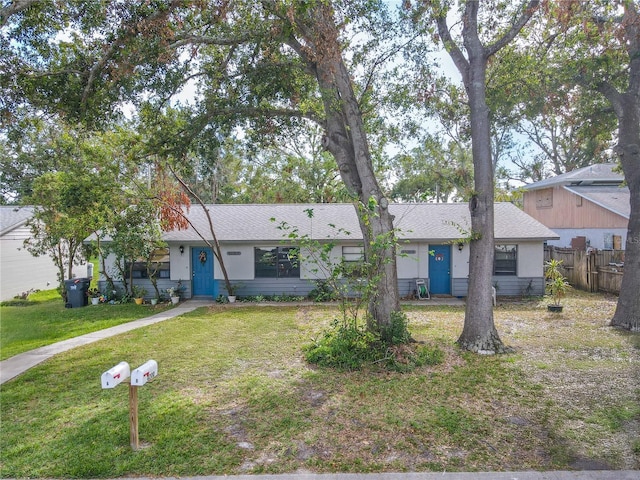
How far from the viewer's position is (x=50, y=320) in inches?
453

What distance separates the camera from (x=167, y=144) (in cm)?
846

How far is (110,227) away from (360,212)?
9.04 meters

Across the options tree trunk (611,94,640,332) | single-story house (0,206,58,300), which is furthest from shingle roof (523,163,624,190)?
single-story house (0,206,58,300)

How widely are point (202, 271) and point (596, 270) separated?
1468cm

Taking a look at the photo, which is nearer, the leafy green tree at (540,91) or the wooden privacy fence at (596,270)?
the leafy green tree at (540,91)

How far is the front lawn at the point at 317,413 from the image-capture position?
3893 mm

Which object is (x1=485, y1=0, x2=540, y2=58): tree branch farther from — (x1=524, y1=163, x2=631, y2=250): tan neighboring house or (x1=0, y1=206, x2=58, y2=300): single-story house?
(x1=0, y1=206, x2=58, y2=300): single-story house

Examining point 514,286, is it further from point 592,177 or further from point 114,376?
point 114,376

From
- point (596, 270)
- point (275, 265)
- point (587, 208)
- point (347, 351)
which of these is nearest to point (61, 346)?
point (347, 351)

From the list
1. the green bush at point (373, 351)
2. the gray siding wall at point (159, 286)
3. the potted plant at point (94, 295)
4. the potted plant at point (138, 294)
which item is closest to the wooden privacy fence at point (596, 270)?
the green bush at point (373, 351)

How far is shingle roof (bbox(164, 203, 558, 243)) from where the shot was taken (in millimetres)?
14203

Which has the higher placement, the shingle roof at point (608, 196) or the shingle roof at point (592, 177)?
the shingle roof at point (592, 177)

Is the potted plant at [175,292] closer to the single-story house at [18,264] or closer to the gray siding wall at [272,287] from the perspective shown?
the gray siding wall at [272,287]

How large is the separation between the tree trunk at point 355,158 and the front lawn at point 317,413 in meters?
1.41
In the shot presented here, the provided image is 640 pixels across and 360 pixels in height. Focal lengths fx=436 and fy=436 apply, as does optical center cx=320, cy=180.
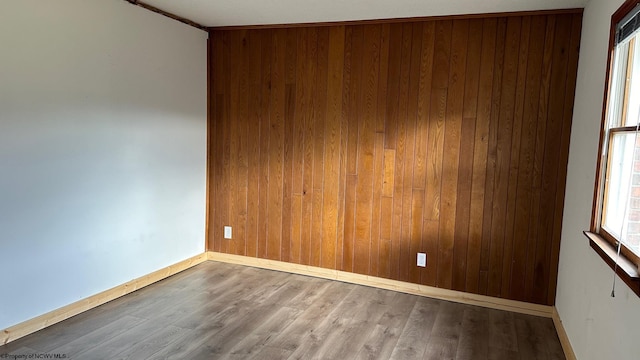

• • •

### WHAT TO PRODUCE
Revise the records so that every "potted plant" reads "flower pot", keeping all other text unchanged. Leave the pictures out.

### RESULT OF THIS TASK
How far from the viewer's position is (x=50, y=320) in inches?
453

What distance separates the camera from (x=167, y=144) (in cm)?
846

How far is (110,227) away from (360,212)?
9.04 meters

Across the options tree trunk (611,94,640,332) | single-story house (0,206,58,300), which is furthest from shingle roof (523,163,624,190)?
single-story house (0,206,58,300)

How widely are point (202, 271) and point (596, 270) separated?
1468cm

Taking a look at the photo, which is nearer, the leafy green tree at (540,91) or the wooden privacy fence at (596,270)?
the leafy green tree at (540,91)

How far is the front lawn at the point at 317,413 from the image-capture position?
3893 mm

Which object is (x1=485, y1=0, x2=540, y2=58): tree branch farther from — (x1=524, y1=163, x2=631, y2=250): tan neighboring house or (x1=0, y1=206, x2=58, y2=300): single-story house?
(x1=0, y1=206, x2=58, y2=300): single-story house

Examining point 514,286, is it further from point 592,177 or further from point 114,376?
point 114,376

From
- point (596, 270)
- point (275, 265)
- point (587, 208)
- point (347, 351)
which of these is nearest to point (61, 346)?
point (347, 351)

From the list
1. the green bush at point (373, 351)
2. the gray siding wall at point (159, 286)
3. the flower pot at point (94, 295)
4. the flower pot at point (138, 294)
which item is closest to the wooden privacy fence at point (596, 270)?
the green bush at point (373, 351)

How far is shingle roof (bbox(164, 203, 558, 243)) from where the shot was taken (in millimetres)?
14203

Which has the higher placement, the shingle roof at point (608, 196) or the shingle roof at point (592, 177)?
the shingle roof at point (592, 177)

Is the flower pot at [175,292] closer to the single-story house at [18,264] or closer to the gray siding wall at [272,287] from the perspective shown?
the gray siding wall at [272,287]

How large is the separation between the tree trunk at point 355,158 and the front lawn at point 317,413 in meters?
1.41
In the shot presented here, the provided image is 640 pixels across and 360 pixels in height. Focal lengths fx=436 and fy=436 apply, as does optical center cx=320, cy=180.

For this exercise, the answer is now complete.